Long-Term Health Effects Of The Travel-Nursing Bubble

by | Jun 22, 2023 | Healthcare, Strikes, Unionized Company

The travel nursing pandemic-bubble – a stop-gap measure meant to ease staffing shortages during the height of Covid-19 – has mostly burst. No longer can traveling healthcare professionals demand triple the rate of staff registered nurses. That astronomical rate was an unavoidable measure hospitals took to stay afloat amid an unprecedented rush of patients.

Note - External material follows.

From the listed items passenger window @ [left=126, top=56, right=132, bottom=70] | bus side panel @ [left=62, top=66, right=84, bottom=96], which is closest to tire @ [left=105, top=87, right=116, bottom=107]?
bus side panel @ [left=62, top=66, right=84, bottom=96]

Still, unions do hold a grudge.

The New York State Nurses Association expressed outrage over the $1.2 billion spent upon temporary healthcare staff, primarily travel nurses, in fiscal 2022 and during increased Covid federal aid dollars. These travel nurses undoubtedly helped to prevent the collapse of healthcare systems.

Yet a union officer believes this money could have been better spent easing understaffing in the long term. This downplays the urgency with which hospitals were forced to react. The staffing issue is much more complicated than unions appear to believe, and mid-pandemic raises would not have solved a problem rooted in a shortage of incoming workers within this industry.

A quick update on the 85 healthcare strikes we recently discussed: This month, a Queens hospital saw 150 residents launch the first strike by NYC doctors in over three decades. And in Texas and Kansas, nurses at three Ascension-owned facilities authorized strikes as contract negotiations continue.

FYI, those Ascension facilities already arranged for contracted nurses to fill the striking gaps. In other words, unions are ironically keeping travel nurses in business.